Pubblicato sul manifesto il 6 ottobre 2014 –
La guerra e la violenza sarebbero originariamente connesse per l’uomo “alla possibilità di identificare ed essere identificato come sesso, superando così, mediante una prova esterna, l’ansia interiore per il fallimento della propria virilità. Ma noi ci chiediamo cosa è questa angoscia dell’uomo che percorre luttuosamente tutta la storia del genere umano e riconduce sempre a un punto di insolubilità ogni sforzo per uscire dall’aut-aut della violenza”.
Sono parole di Carla Lonzi, che ho riletto nell’ultimo libro di Maria Luisa Boccia (Con Carla Lonzi. La mia vita è la mia opera. Ediesse 2014) e che da moltissimi anni continuano a interrogarmi sulla radice del “lato oscuro” della politica e della vita maschile che ha a che fare con quel nesso tra virilità, violenza, potere.
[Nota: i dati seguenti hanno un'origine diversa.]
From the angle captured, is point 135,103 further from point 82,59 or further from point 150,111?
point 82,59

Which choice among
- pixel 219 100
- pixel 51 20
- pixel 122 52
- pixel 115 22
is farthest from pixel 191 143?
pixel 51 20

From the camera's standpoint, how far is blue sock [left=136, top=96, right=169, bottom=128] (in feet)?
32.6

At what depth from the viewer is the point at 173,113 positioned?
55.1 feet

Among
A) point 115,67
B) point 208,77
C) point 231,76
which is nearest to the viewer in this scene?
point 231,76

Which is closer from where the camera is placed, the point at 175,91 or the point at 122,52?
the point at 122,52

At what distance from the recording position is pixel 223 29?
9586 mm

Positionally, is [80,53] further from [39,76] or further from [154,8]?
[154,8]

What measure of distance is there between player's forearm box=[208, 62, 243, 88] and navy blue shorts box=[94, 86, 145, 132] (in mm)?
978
A Roma, alla Casa internazionale delle donne, nei giorni scorsi, si è discusso intensamente della violenza maschile contro le donne. Venerdì un incontro promosso da due soggetti femminili – Il Cortile (consultorio di psicanalisi) e Ponte Donna – con la partecipazione delle istituzioni locali che cominciano a affrontare il problema rivolgendosi anche agli uomini autori di violenza. Sabato un convegno nazionale (“La violenza maschile sulle donne al di fuori dell’emergenza”) organizzato da tre altre realtà: DIRE, l’associazione nazionale dei centri antiviolenza gestiti da donne, Maschile Plurale, rete in cui si riconoscono uomini impegnati a contrastare la cultura della violenza, e LeNove, gruppo di ricercatrici che ha effettuato una prima indagine sui centri, i gruppi e i servizi che da qualche anno anche in Italia prendono in carico uomini che hanno agito violenza ( Il lato oscuro degli uomini – Ediesse 2013).
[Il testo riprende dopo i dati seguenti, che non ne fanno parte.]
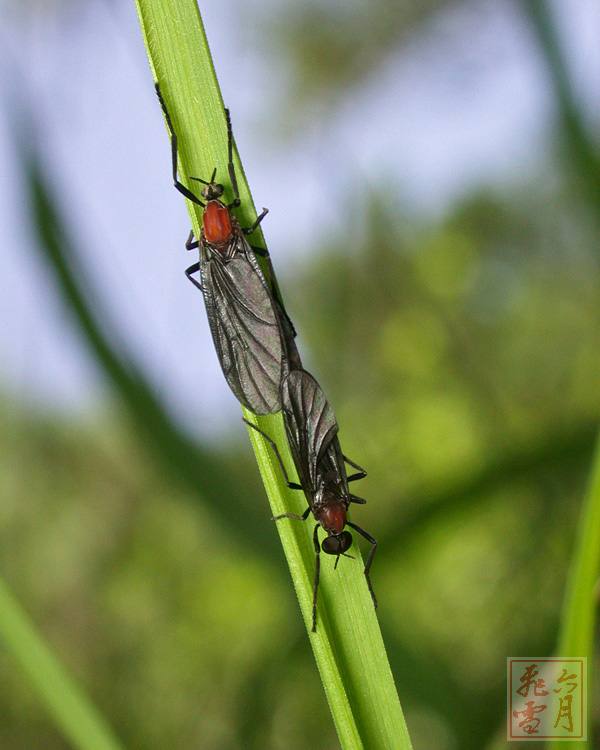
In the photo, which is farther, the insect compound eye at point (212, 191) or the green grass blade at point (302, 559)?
the insect compound eye at point (212, 191)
Ci vorrebbe molto spazio per riassumere i tanti punti problematici affrontati: dalle diverse metodologie di intervento, alla scarsità di risorse pubbliche, al rischio di nuovi conflitti tra chi si rivolge alle donne vittime e chi si occupa dei maltrattanti. Al significato politico più generale che assume oggi questo tema.
Qui solo pochi appunti personali.
E’ giusto respingere l’”emergenzialismo” che porta a soluzioni prevalentemente repressive e a considerare unicamente come “patologia” individuale le violenze private, domestiche, che sono invece sintomo di una cultura diffusa e ancora ampiamente condivisa.
E tuttavia la violenza maschile è una “emergenza”, nel senso che è finalmente “emersa” la sua gravità e intollerabilità sociale. E’ un’emergenza profonda, radicale, simbolica. La violenza esplode e implode intorno a noi (e anche dentro di noi). E – mi ha fatto notare Rosetta Stella nel corso del dibattito – non siamo più capaci a simbolizzarla.
Ci parlano di questo i delitti orribili in cui sempre più spesso il maschio messo in discussione uccide la donna, i bambini, e poi se stesso. Ma anche, ai miei occhi, la guerra combattuta con l’enfasi mediatica sul martirio di ostaggi innocenti da una parte e con le bombe teleguidate dall’altra. (Fa riflettere il fatto che i media oggi riscoprano l’onore e l’eroismo virili perduti nel corpo a corpo con l’Isis delle miliziane kurde).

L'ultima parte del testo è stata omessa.